Mexico's Sheinbaum urges closer US coordination after Trump threatens land attacks on cartels

Mexico's Sheinbaum urges closer US coordination after Trump threatens land attacks on cartels

MEXICO CITY, Jan 9 (Reuters) - Mexico's President Claudia Sheinbaum said on Friday she has tasked her foreign minister with strengthening coordination with the United ​States, after President Donald Trump threatened land strikes on drug cartels, ‌which he said were running Mexico.

"Yesterday, I asked Foreign Minister Juan Ramon de la Fuente to make ‌direct contact with the (U.S.) Secretary of State and, if necessary, speak with President Trump to strengthen coordination," Sheinbaum said during her morning press conference.

Trump's remarks to Fox News on Thursday marked the latest in a series of escalating threats to deploy U.S. military ⁠force against drug cartels within ‌Mexican territory, a move Mexico considers a red line. Trump's threats gained new force after U.S. forces attacked Venezuela last weekend and ‍captured its president, Nicolas Maduro.

"We've knocked out 97% of the drugs coming in by water, and we are going to start now hitting land with regard to the cartels," Trump told ​Fox News host Sean Hannity on Thursday. "The cartels are running Mexico — it's ‌very, very sad to watch and see what's happened to that country."
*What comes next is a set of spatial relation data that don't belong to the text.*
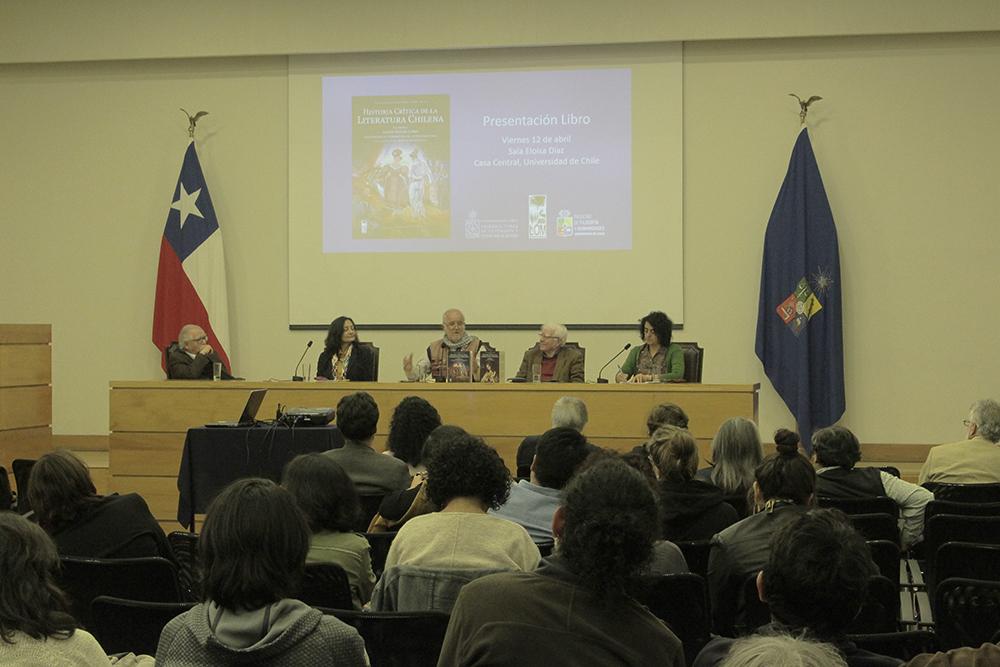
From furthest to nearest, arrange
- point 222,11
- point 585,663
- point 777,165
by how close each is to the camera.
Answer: point 222,11 < point 777,165 < point 585,663

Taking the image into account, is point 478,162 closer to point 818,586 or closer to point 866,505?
point 866,505

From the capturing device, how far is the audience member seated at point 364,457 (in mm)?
4668

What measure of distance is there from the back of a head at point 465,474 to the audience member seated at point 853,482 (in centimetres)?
198

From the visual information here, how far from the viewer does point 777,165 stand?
9.52 m

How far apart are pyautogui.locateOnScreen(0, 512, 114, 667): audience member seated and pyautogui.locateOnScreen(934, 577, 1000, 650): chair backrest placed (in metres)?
2.04

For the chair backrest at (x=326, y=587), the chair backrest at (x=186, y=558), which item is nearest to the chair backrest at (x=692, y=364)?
the chair backrest at (x=186, y=558)

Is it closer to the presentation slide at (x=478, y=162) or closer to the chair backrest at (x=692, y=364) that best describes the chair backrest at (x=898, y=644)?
the chair backrest at (x=692, y=364)

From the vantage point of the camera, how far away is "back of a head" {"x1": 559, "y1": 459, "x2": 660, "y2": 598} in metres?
1.89

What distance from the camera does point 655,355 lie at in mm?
7770

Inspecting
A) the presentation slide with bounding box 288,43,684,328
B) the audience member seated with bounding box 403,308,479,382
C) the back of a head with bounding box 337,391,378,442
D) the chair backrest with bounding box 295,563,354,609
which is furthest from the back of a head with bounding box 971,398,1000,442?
the presentation slide with bounding box 288,43,684,328

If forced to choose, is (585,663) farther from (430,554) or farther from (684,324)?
(684,324)

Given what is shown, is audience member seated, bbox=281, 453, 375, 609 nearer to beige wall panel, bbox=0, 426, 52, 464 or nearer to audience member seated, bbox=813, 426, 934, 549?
audience member seated, bbox=813, 426, 934, 549

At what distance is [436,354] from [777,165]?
11.3 ft

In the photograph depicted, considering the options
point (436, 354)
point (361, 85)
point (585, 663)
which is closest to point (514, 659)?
point (585, 663)
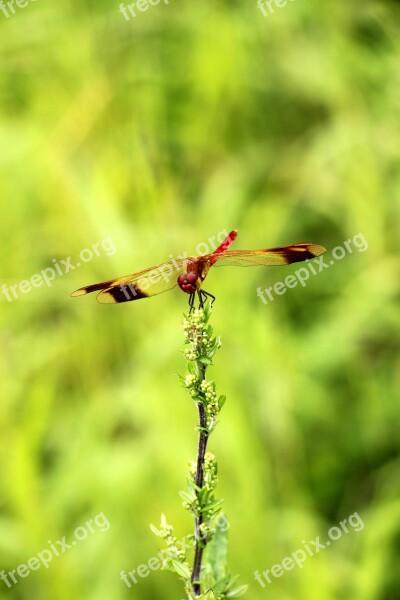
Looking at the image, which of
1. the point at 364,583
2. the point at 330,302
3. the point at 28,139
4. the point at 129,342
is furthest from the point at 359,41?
the point at 364,583

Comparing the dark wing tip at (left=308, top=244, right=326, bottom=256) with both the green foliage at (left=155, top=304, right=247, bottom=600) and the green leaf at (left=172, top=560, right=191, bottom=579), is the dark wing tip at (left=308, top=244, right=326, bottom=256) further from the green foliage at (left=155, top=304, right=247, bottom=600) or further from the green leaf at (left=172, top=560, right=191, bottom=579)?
the green leaf at (left=172, top=560, right=191, bottom=579)

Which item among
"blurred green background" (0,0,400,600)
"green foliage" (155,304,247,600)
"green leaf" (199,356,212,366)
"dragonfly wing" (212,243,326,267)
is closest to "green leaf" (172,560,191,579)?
"green foliage" (155,304,247,600)

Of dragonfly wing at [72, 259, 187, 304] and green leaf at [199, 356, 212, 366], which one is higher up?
dragonfly wing at [72, 259, 187, 304]

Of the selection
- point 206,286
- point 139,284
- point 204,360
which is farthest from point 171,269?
point 206,286

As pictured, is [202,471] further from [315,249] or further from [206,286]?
[206,286]

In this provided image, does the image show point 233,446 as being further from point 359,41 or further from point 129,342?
point 359,41
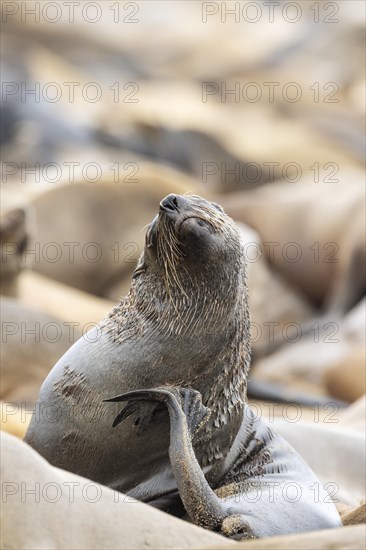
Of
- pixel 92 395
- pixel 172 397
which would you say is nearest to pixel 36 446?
pixel 92 395

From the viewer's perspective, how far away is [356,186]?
32.4 ft

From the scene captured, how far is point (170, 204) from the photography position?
3.01 metres

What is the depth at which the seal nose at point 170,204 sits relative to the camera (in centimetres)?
300

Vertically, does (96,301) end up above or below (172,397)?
below

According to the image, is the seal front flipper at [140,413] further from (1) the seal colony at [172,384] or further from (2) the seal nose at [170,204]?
(2) the seal nose at [170,204]

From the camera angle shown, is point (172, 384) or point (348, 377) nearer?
point (172, 384)

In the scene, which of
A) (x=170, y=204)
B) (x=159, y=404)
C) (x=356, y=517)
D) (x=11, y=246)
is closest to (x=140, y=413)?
(x=159, y=404)

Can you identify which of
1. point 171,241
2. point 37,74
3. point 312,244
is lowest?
point 312,244

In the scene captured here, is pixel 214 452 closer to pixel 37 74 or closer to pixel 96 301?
pixel 96 301

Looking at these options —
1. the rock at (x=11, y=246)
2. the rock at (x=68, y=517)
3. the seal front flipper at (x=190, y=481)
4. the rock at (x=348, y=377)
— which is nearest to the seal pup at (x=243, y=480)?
the seal front flipper at (x=190, y=481)

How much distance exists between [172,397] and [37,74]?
419 inches

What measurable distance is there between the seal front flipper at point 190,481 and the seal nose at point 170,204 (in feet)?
1.53

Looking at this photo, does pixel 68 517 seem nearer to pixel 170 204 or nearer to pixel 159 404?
pixel 159 404

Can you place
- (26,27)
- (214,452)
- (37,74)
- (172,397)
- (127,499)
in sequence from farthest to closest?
(26,27) < (37,74) < (214,452) < (172,397) < (127,499)
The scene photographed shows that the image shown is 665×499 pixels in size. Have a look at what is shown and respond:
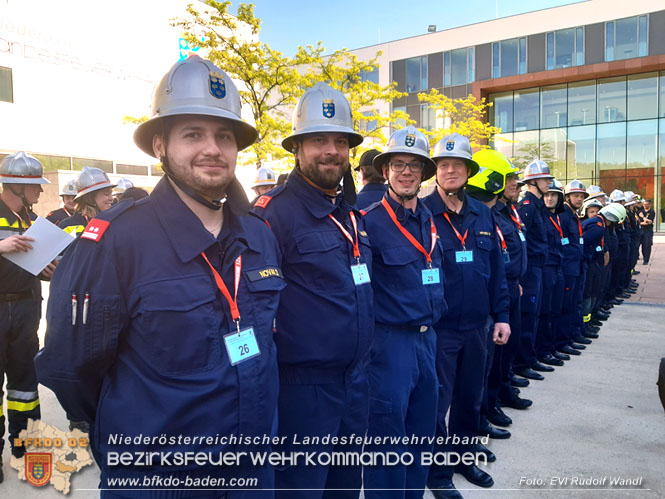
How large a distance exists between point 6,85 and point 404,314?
19474mm

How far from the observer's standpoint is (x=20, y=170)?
3.88 meters

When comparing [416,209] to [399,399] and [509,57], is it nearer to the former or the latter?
[399,399]

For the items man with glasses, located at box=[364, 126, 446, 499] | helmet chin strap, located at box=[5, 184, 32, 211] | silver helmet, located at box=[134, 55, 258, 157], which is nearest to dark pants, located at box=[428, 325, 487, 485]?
man with glasses, located at box=[364, 126, 446, 499]

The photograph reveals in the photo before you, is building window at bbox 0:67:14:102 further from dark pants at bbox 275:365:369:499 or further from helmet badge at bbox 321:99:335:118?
dark pants at bbox 275:365:369:499

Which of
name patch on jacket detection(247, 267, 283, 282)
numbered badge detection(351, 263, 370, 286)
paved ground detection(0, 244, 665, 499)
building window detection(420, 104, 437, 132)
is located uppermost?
building window detection(420, 104, 437, 132)

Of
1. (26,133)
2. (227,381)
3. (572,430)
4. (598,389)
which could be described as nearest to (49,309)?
(227,381)

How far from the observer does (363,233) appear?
9.07 ft

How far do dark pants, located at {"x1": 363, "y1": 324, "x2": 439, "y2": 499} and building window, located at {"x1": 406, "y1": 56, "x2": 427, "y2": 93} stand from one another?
31383 mm

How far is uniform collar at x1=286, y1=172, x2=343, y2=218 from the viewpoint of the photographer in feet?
8.39

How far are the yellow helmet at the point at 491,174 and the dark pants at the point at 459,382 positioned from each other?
1703mm

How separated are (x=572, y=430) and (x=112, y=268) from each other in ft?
14.9

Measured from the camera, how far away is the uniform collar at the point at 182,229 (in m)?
1.75

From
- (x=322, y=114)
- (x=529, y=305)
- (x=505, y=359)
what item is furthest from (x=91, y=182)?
(x=529, y=305)

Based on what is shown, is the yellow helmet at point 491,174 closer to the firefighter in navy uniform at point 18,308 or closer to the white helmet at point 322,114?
the white helmet at point 322,114
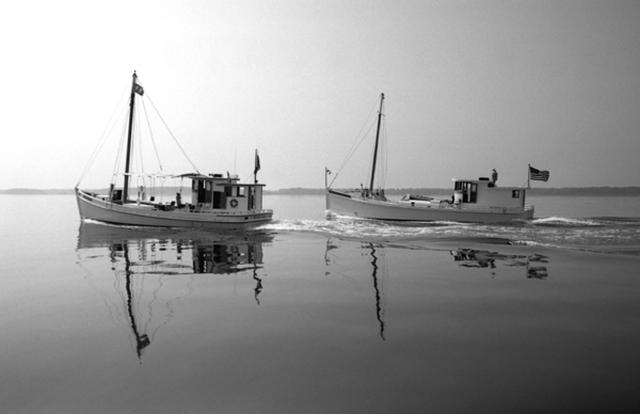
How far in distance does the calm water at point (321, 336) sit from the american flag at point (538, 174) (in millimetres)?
25959

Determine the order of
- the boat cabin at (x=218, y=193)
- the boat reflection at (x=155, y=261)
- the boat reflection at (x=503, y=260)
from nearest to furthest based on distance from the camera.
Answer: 1. the boat reflection at (x=155, y=261)
2. the boat reflection at (x=503, y=260)
3. the boat cabin at (x=218, y=193)

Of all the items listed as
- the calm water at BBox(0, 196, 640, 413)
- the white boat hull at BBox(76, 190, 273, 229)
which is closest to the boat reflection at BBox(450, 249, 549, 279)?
the calm water at BBox(0, 196, 640, 413)

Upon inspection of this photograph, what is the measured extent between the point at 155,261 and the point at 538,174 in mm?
39724

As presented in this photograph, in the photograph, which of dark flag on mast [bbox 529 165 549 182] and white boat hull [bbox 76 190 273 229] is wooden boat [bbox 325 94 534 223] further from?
white boat hull [bbox 76 190 273 229]

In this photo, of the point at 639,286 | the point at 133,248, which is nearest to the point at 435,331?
the point at 639,286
Sheinbaum has repeatedly warned that any unilateral military action by the U.S. in Mexico would constitute a grave violation of the nation's sovereignty. At the same time, she has doubled down on bilateral security cooperation with the U.S. to avoid Mexico being in Trump's ⁠crosshairs.

On Thursday, she touted preliminary data that showed ​homicides have fallen by 40% since she took office ​in October 2024. She has also sought to placate Washington with two mass expulsions to the U.S. of alleged high-level cartel operatives ‍and by undertaking a ⁠year-long military offensive against the Sinaloa Cartel.

Security analysts and Mexican officials say behind the scenes, Sheinbaum is likely to move even closer to Washington after ⁠the U.S. attack on Venezuela, hoping that increasingly tight bilateral security cooperation will stave off unilateral ‌U.S. military action.